## Passage to read:

Naomi Lim of the Washington Examiner documents bad polling news for President Biden.
From parental rights regarding school curricula to COVID-19 vaccine authorization delays for children younger than 5, President Joe Biden and Democrats are frustrating suburban mothers.
But while the influence of the famed “soccer” and “security moms” was tested in previous election cycles, suburban women are still a crucial demographic if Biden and his party hope to cling to any congressional power after the 2022 midterm contests.
Siding with mothers is widely considered to be a winning campaign strategy, according to political analyst Bertram Johnson.
There’s a reason that ‘motherhood and apple pie’ is a cliche, and that’s because Americans find both to be wholesome and appealing,” he said. “It could be risky for a candidate to be framed as not supportive enough of this group.”
It is not necessarily mothers per se, Marist poll director Barbara Carvalho clarified. A mother’s self-identification as a Democrat or Republican is powerful, Carvalho told the Washington Examiner.
“But there is a group of women we see in polling, suburban women with some college or college degrees, who are also more likely to be moms that are a group more up for grabs,” she said.
Biden resonated with suburban women and mothers in 2020, according to Carvalho. And issues concerning social tolerance and abortion access, with some restrictions, move them closer to the Democrats, she said.
“But other issues, such as public school choice, parent involvement in schools, and, even more importantly, inflation and the economy, have them leaning Republican,” she added. …
… But Carvalho’s own Marist poll, published in February with NPR and PBS Newshour, found that only 38% of suburban respondents approved of Biden’s job performance as president, down 11 percentage points from December. Biden’s popularity among suburban women specifically dropped by double digits in the same two-month period, plummeting from 57% to 45%.

## Provided data:
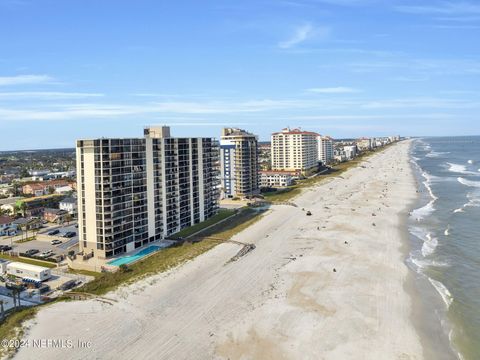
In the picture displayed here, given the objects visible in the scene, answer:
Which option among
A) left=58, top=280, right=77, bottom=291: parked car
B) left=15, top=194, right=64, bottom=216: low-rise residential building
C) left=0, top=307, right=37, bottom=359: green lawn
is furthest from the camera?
left=15, top=194, right=64, bottom=216: low-rise residential building

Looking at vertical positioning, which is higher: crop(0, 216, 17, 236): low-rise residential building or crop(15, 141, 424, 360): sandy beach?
crop(0, 216, 17, 236): low-rise residential building

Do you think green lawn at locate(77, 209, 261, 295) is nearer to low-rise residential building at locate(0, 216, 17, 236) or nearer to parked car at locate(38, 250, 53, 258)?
parked car at locate(38, 250, 53, 258)

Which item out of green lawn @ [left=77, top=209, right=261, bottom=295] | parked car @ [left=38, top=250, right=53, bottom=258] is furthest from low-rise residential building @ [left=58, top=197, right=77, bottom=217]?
green lawn @ [left=77, top=209, right=261, bottom=295]

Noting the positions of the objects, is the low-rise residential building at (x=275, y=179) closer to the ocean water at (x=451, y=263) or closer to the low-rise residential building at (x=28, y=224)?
the ocean water at (x=451, y=263)

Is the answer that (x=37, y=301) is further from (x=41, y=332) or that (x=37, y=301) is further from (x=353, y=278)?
(x=353, y=278)

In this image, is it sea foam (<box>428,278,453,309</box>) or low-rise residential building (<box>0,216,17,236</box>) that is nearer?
sea foam (<box>428,278,453,309</box>)

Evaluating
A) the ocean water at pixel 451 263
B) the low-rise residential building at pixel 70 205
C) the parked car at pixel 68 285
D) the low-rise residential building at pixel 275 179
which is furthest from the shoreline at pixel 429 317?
the low-rise residential building at pixel 275 179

## Exercise set:
1: List every person named in the passage on Biden and suburban mothers.
2: Reproduce word for word the part of the passage on Biden and suburban mothers that begins at the words "It is not necessarily" and stops after the words "Democrats, she said.".

## Results of the tasks:
1:
Naomi Lim
Joe Biden
Bertram Johnson
Barbara Carvalho

2:
It is not necessarily mothers per se, Marist poll director Barbara Carvalho clarified. A mother’s self-identification as a Democrat or Republican is powerful, Carvalho told the Washington Examiner.
“But there is a group of women we see in polling, suburban women with some college or college degrees, who are also more likely to be moms that are a group more up for grabs,” she said.
Biden resonated with suburban women and mothers in 2020, according to Carvalho. And issues concerning social tolerance and abortion access, with some restrictions, move them closer to the Democrats, she said.